Extract the text lines from all of the records below word for word, omitting the pictures.

━━━━━ Available data

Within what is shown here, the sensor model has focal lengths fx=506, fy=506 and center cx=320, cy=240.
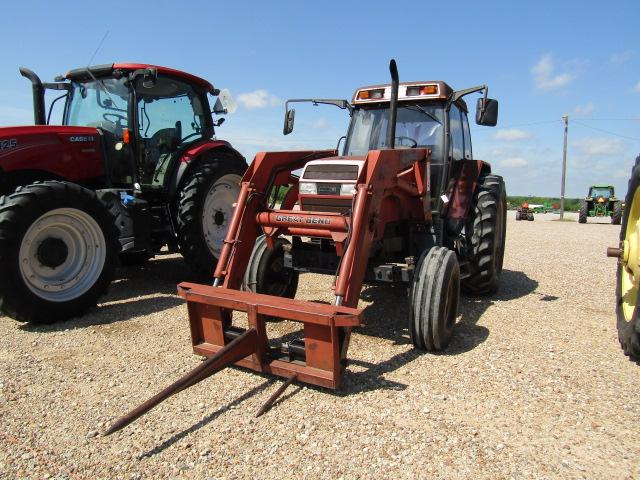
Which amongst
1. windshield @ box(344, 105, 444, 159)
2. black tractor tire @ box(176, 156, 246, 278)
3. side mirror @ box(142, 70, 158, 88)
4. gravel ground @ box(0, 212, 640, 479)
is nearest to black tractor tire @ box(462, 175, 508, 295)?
gravel ground @ box(0, 212, 640, 479)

━━━━━━━━━━

Answer to this problem =
Within what is shown here, the sensor model has focal lengths fx=506, fy=506 and center cx=320, cy=240.
Which amongst
1. windshield @ box(344, 105, 444, 159)
2. black tractor tire @ box(176, 156, 246, 278)
3. side mirror @ box(142, 70, 158, 88)
4. gravel ground @ box(0, 212, 640, 479)
is nearest to black tractor tire @ box(462, 175, 508, 295)?
gravel ground @ box(0, 212, 640, 479)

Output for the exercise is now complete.